Lawmakers form new global alliance against China

The group said China's economic rise is putting the global, rules-based order under pressure. PHOTO: REUTERS

HONG KONG (BLOOMBERG) - A group of senior lawmakers from several democracies including the US have launched a new cross-parliamentary alliance to help counter what they say is the threat China's growing influence poses to global trade, security and human rights.

The Inter-Parliamentary Alliance on China, which launched Friday (June 5), comes as the US struggles to muster a cohesive alliance to take on China's growing economic and diplomatic clout and as it leads foreign governments in condemning Beijing's move to impose national security legislation on Hong Kong that threatens the city's autonomy.

The group said it aims to "construct appropriate and coordinated responses, and to help craft a proactive and strategic approach on issues related to the People's Republic of China."

US Republican Senator Marco Rubio and Democrat Bob Menendez, former Japanese defense minister Gen Nakatani, European Parliament foreign affairs committee member Miriam Lexmann and prominent UK Conservative lawmaker Iain Duncan Smith are all co-chairs of the newly launched group.

"China, under the rule of Chinese Communist Party, represents a global challenge," Mr Rubio, a frequent critic of Beijing and supporter of US legislation targeting China over its actions in Hong Kong, said in a video message on Twitter.

Beijing has repeatedly stressed that the situation in Hong Kong is an internal matter, while saying China's broader economic and diplomatic expansion poses no threat to the world.

### Data block
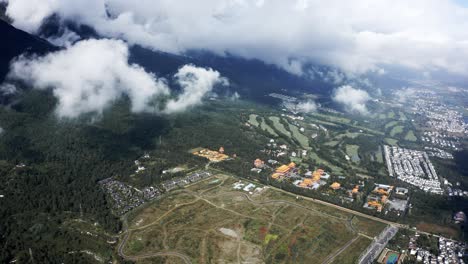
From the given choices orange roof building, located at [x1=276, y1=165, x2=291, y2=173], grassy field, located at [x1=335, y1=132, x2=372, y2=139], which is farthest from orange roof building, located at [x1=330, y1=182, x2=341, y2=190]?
grassy field, located at [x1=335, y1=132, x2=372, y2=139]

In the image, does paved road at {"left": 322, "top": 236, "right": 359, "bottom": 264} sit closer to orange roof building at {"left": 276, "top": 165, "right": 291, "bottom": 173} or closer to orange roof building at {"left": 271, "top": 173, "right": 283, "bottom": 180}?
orange roof building at {"left": 271, "top": 173, "right": 283, "bottom": 180}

### Task details
Quote from the news report on the new lawmakers' alliance the passage that begins with the words containing "The group said it" and ends with "message on Twitter.".

### Exercise output
The group said it aims to "construct appropriate and coordinated responses, and to help craft a proactive and strategic approach on issues related to the People's Republic of China."

US Republican Senator Marco Rubio and Democrat Bob Menendez, former Japanese defense minister Gen Nakatani, European Parliament foreign affairs committee member Miriam Lexmann and prominent UK Conservative lawmaker Iain Duncan Smith are all co-chairs of the newly launched group.

"China, under the rule of Chinese Communist Party, represents a global challenge," Mr Rubio, a frequent critic of Beijing and supporter of US legislation targeting China over its actions in Hong Kong, said in a video message on Twitter.